**Texte à lire**
• • •

Avec presque 1 800 amis sur Facebook, le rabbin Roth en est la preuve vivante : « Religion et Internet ne sont pas antinomiques. » Attention, pas n’importe quel Internet : « Les chefs religieux estiment qu’il faut avoir un filtre. » En Israël, il y a même un nom pour cela : l’Internet casher...
Rabbin à Jérusalem et sur la Toile, Dov Roth est souvent sollicité par ses fidèles à ce sujet, « surtout par des familles mais pas seulement ».
Contre les moments de faiblesse
Pour lui, « Internet est aussi formidable que destructeur » et c’est d’ailleurs un outil qu’il a très vite su maîtriser : déjà en 2003, il lançait son premier site consacré au judaïsme. Mais il sait que « l’homme peut avoir des moments de faiblesse, c’est pour cela que nous avons besoin de barrières ».
Autrement dit : apprendre via le Net, c’est génial ; avoir la possibilité de voir un film érotique au détour d’un clic, ça, ce n’est pas acceptable.
Si pour les laïcs israéliens, ne pas avoir un accès totalement libre à Internet est impensable, pour d’autres de leur compatriotes l’aval rabbinique est la condition sine qua non avant de se lancer dans les méandres du Web.

• • •

**Liste des lignes**
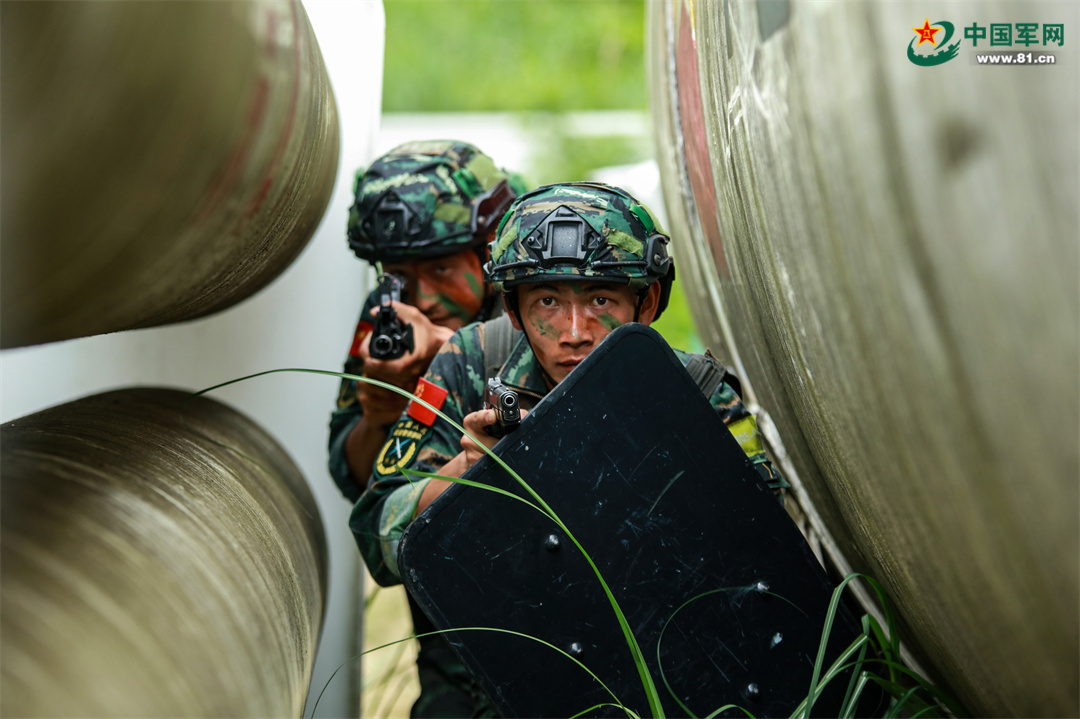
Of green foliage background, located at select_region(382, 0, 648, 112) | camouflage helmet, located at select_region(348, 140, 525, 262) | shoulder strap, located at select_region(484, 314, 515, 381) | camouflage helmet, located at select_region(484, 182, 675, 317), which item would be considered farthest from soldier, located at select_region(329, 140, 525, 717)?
green foliage background, located at select_region(382, 0, 648, 112)

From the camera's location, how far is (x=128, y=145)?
2.81ft

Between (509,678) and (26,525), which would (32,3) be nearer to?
(26,525)

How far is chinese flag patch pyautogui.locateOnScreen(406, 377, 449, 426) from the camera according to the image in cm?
171

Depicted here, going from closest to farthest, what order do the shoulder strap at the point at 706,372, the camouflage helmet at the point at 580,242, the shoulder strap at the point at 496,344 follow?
the camouflage helmet at the point at 580,242
the shoulder strap at the point at 706,372
the shoulder strap at the point at 496,344

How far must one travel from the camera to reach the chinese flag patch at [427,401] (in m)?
1.71

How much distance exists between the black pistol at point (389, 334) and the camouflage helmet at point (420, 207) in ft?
0.46

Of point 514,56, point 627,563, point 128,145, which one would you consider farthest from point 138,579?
point 514,56

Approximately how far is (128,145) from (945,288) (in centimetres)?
82

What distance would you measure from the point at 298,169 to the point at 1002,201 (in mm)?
886

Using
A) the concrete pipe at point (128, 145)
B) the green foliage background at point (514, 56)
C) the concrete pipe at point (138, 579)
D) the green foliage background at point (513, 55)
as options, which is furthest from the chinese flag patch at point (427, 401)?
the green foliage background at point (513, 55)

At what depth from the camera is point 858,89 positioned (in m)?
0.96

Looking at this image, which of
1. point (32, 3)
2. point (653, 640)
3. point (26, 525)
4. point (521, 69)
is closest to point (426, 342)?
point (653, 640)

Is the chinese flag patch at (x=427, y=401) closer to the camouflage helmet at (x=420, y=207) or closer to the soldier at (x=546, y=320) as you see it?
the soldier at (x=546, y=320)

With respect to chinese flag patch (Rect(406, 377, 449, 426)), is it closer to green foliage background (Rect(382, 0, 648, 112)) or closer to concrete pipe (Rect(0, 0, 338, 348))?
concrete pipe (Rect(0, 0, 338, 348))
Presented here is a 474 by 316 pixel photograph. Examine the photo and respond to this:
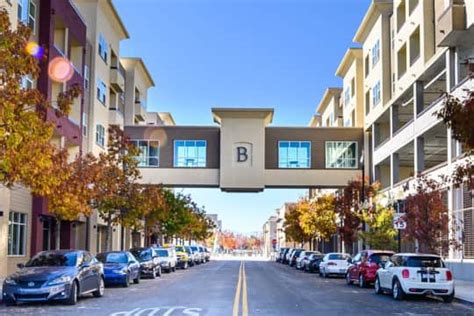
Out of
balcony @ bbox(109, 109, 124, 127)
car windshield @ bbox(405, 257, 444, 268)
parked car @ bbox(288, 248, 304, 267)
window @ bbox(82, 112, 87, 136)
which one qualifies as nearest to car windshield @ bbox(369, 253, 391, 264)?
car windshield @ bbox(405, 257, 444, 268)

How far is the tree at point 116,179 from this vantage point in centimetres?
3638

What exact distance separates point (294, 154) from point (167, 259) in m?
21.4

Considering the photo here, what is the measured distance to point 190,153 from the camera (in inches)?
2483

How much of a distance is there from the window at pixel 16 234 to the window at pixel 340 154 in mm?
33690

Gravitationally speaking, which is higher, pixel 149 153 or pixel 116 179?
pixel 149 153

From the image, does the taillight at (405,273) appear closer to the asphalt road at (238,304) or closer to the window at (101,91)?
the asphalt road at (238,304)

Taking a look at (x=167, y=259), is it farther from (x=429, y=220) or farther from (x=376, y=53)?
(x=376, y=53)

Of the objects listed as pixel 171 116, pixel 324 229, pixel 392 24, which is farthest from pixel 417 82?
pixel 171 116

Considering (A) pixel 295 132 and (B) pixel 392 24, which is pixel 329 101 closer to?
(A) pixel 295 132

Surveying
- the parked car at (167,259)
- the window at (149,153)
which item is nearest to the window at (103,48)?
the window at (149,153)

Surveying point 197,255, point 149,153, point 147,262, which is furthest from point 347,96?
point 147,262

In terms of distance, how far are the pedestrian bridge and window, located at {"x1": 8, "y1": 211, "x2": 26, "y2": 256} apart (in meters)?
27.7

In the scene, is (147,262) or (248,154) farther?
(248,154)

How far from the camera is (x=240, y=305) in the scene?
19453 mm
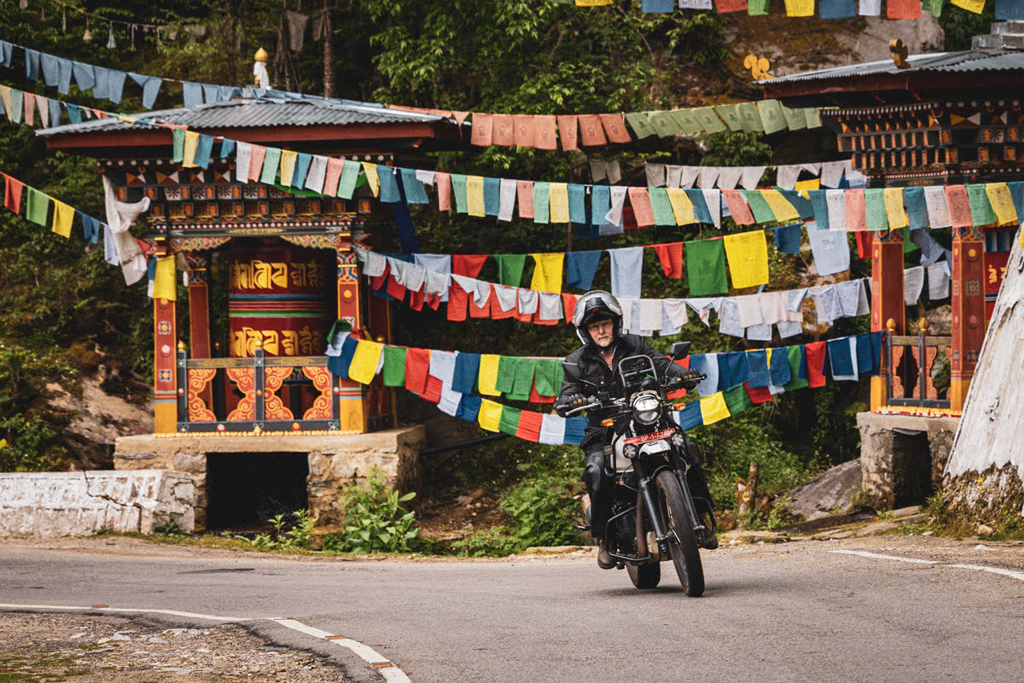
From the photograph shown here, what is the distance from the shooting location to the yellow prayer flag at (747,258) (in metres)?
16.5

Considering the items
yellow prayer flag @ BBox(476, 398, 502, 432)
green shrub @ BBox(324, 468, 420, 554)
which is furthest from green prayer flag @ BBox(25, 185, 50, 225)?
yellow prayer flag @ BBox(476, 398, 502, 432)

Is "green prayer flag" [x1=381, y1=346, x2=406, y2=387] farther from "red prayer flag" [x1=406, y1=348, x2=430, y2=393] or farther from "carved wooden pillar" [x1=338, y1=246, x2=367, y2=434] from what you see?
"carved wooden pillar" [x1=338, y1=246, x2=367, y2=434]

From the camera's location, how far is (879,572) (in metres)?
9.08

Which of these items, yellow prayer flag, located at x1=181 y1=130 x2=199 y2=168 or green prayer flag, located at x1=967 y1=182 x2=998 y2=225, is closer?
green prayer flag, located at x1=967 y1=182 x2=998 y2=225

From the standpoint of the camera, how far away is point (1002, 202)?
1386 centimetres

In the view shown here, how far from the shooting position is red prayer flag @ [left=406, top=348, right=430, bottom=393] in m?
17.9

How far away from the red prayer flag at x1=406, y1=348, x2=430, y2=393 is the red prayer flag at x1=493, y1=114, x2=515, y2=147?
3.60 meters

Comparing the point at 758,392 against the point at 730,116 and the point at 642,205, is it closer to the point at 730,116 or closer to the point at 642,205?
the point at 642,205

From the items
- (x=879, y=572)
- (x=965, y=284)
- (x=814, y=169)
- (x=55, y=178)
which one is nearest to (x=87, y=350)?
(x=55, y=178)

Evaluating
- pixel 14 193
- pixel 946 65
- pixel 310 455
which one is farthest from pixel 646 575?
pixel 14 193

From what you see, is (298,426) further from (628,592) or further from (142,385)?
(628,592)

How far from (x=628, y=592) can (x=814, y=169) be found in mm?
12167

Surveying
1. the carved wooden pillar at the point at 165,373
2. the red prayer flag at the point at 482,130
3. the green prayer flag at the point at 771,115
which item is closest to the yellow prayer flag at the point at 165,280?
the carved wooden pillar at the point at 165,373

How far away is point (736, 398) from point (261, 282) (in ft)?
24.0
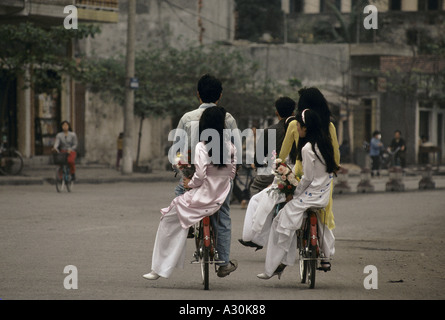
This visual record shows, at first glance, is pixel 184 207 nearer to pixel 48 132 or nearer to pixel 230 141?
pixel 230 141

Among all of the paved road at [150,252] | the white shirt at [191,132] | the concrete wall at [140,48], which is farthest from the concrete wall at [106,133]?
the white shirt at [191,132]

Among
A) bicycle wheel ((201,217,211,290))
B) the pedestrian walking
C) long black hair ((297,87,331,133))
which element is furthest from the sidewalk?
bicycle wheel ((201,217,211,290))

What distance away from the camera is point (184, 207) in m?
8.47

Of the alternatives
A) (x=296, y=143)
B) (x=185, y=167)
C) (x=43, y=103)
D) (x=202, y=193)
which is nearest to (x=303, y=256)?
(x=202, y=193)

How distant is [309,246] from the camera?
841cm

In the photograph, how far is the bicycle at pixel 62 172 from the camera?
2150 centimetres

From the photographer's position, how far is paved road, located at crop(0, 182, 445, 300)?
817cm

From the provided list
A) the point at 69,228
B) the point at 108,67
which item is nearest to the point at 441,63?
the point at 108,67

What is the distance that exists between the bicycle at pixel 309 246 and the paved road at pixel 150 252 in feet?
0.57

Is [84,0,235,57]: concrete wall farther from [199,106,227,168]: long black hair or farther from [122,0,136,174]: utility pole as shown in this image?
[199,106,227,168]: long black hair

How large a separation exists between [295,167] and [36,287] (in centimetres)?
276

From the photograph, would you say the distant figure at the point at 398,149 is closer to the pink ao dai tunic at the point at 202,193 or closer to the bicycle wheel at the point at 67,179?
the bicycle wheel at the point at 67,179

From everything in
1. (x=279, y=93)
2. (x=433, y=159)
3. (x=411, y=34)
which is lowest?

• • •

**À faire**
A) D'après le texte sur l'Internet casher, en quelle année Dov Roth a-t-il lancé son premier site consacré au judaïsme ?
B) Reprenez le texte sur l'Internet casher après sa dernière phrase et poursuivez-le.
Les lignes ne jouent ici aucun rôle.

**Réponses**
A) En 2003.

B)
Qu’ils soient plus ou moins religieux, traditionalistes ou encore ultra-orthodoxes, à chacun son Internet casher. Même 42 % des juifs hassidim (littéralement : « ceux qui craignent Dieu ») ont un accès à Internet quand bien même ils refusent tout ce qui se rapproche de la modernité.
« Torah lifestyle »
L’Internet casher ne se résume pas à un simple contrôle parental qui bloquerait les sites pornographiques ou violents. Rimon, la compagnie israélienne phare en la matière, propose six paliers différents d’accès au Web plus ou moins casher...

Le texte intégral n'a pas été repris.